## Work order
Copy every line in the records below that contains the word "name".

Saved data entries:
___

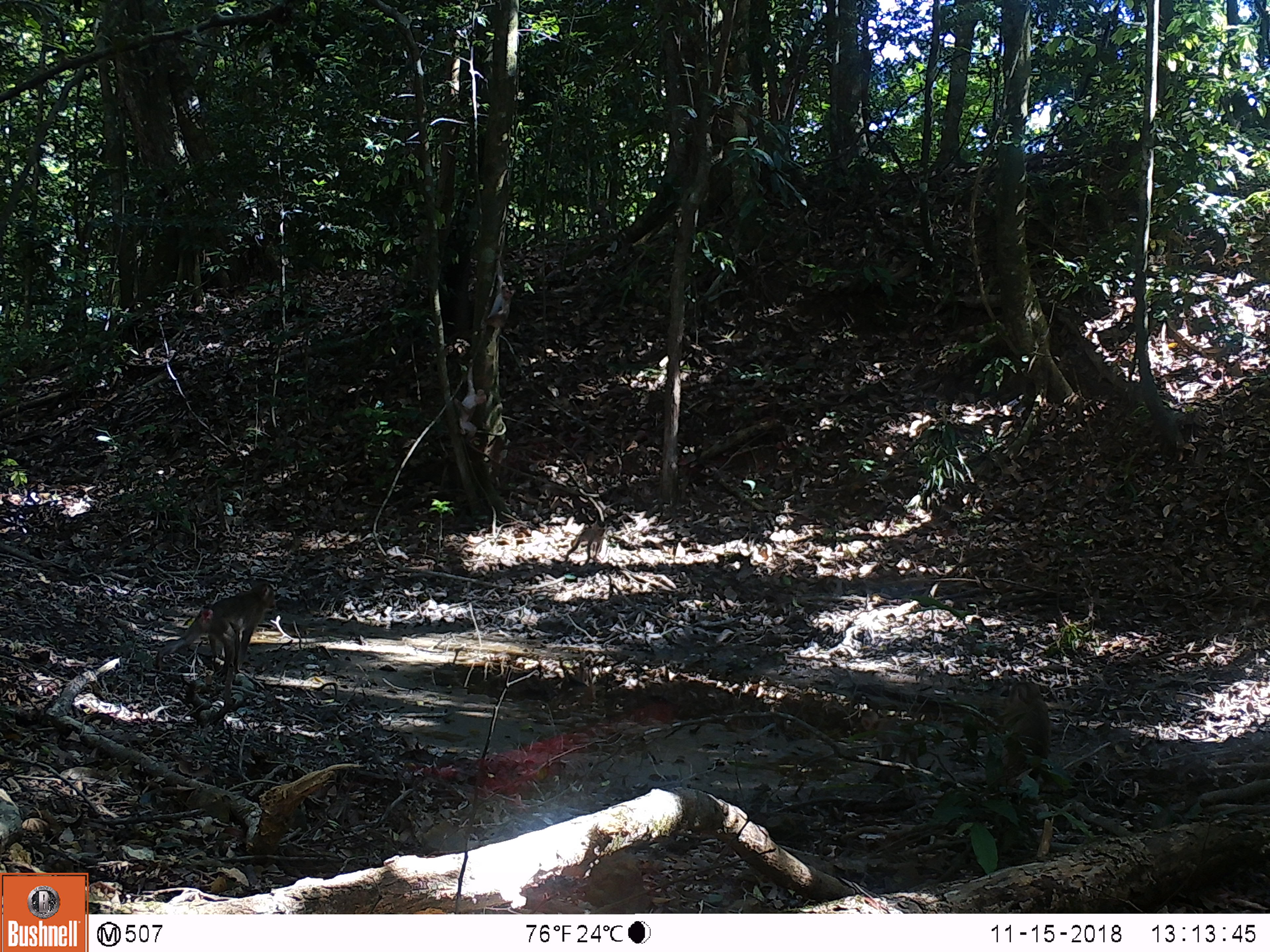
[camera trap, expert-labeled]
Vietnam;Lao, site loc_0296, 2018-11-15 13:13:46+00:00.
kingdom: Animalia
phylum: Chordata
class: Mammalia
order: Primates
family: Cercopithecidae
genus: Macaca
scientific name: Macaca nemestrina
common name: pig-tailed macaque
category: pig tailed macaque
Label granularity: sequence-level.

___

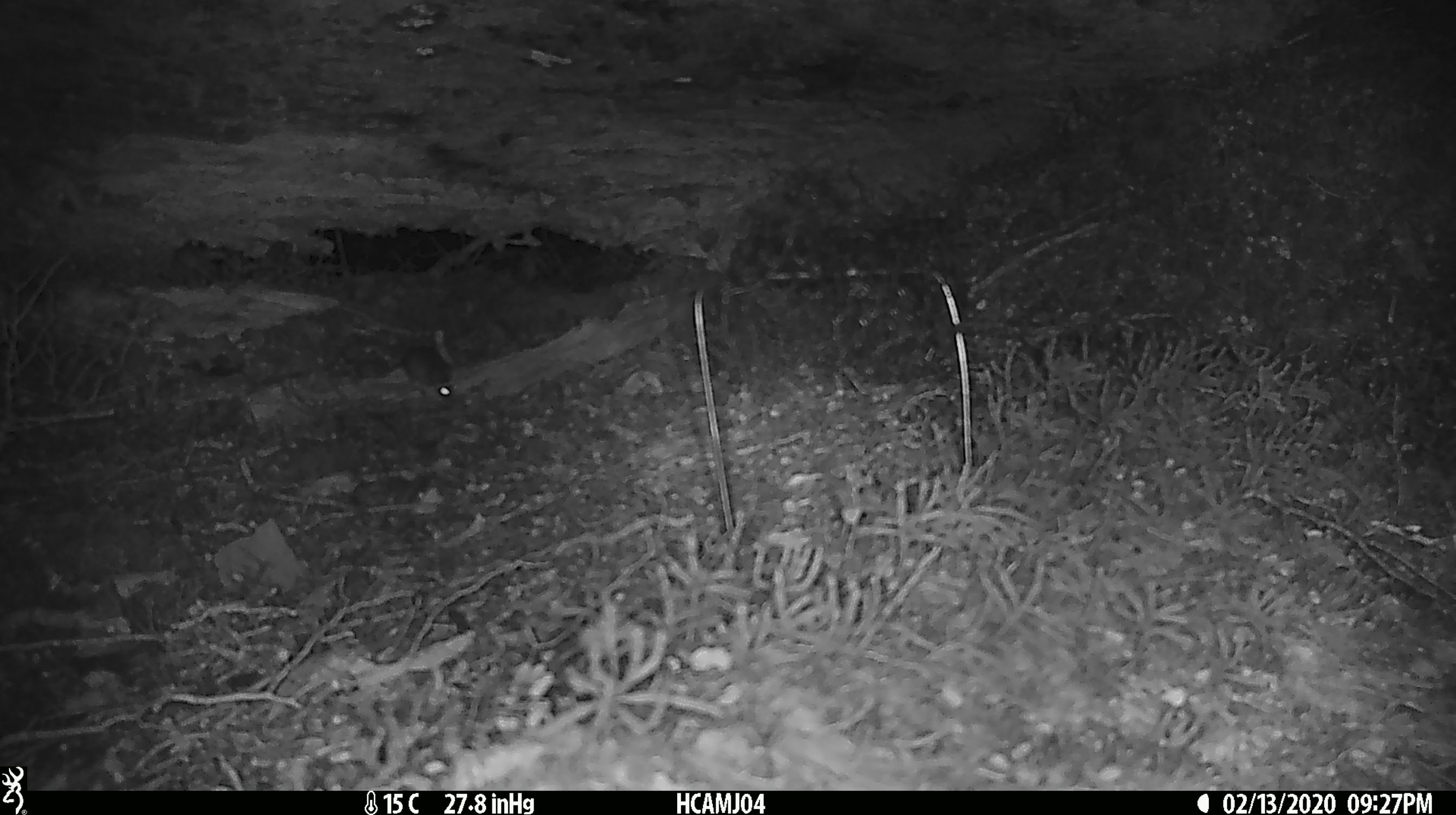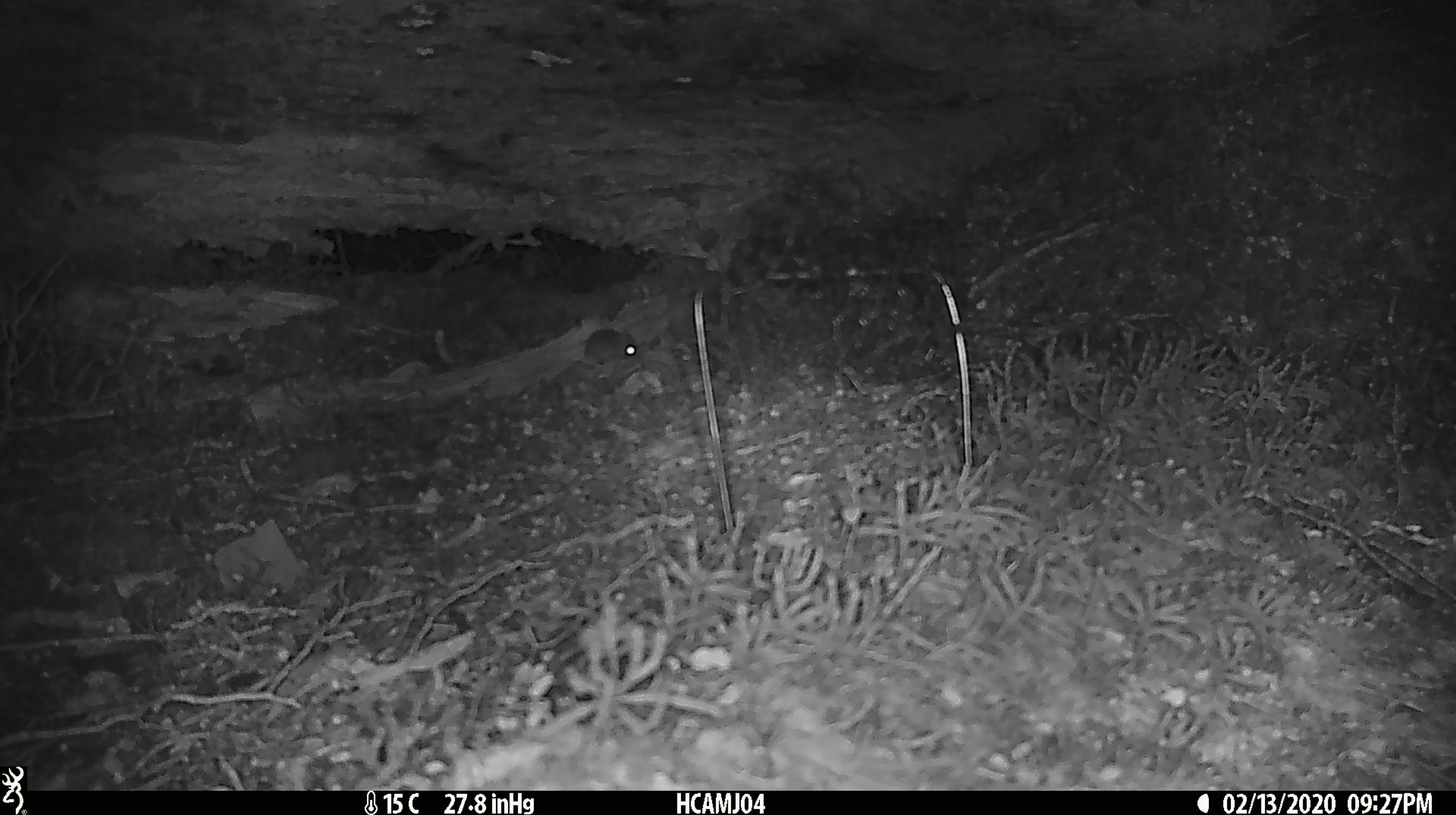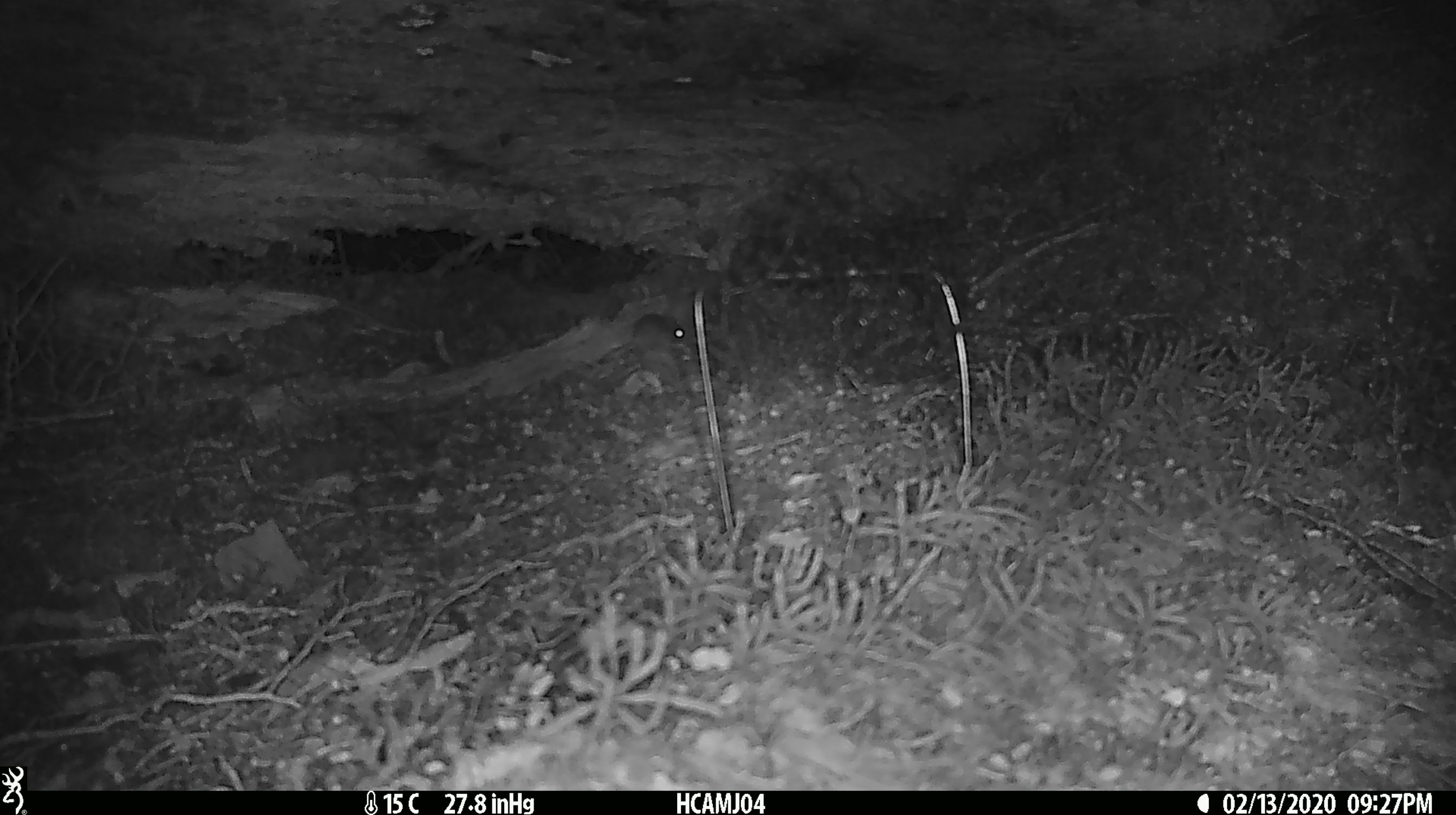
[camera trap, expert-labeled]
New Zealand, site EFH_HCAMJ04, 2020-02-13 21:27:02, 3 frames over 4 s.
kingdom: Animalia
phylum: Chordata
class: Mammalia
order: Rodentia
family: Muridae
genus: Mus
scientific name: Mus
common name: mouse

___

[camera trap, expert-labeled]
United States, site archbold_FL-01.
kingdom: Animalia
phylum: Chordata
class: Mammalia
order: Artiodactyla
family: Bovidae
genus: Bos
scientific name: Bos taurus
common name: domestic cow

___

## Your response
scientific name: Macaca nemestrina
common name: pig-tailed macaque
scientific name: Mus
common name: mouse
scientific name: Bos taurus
common name: domestic cow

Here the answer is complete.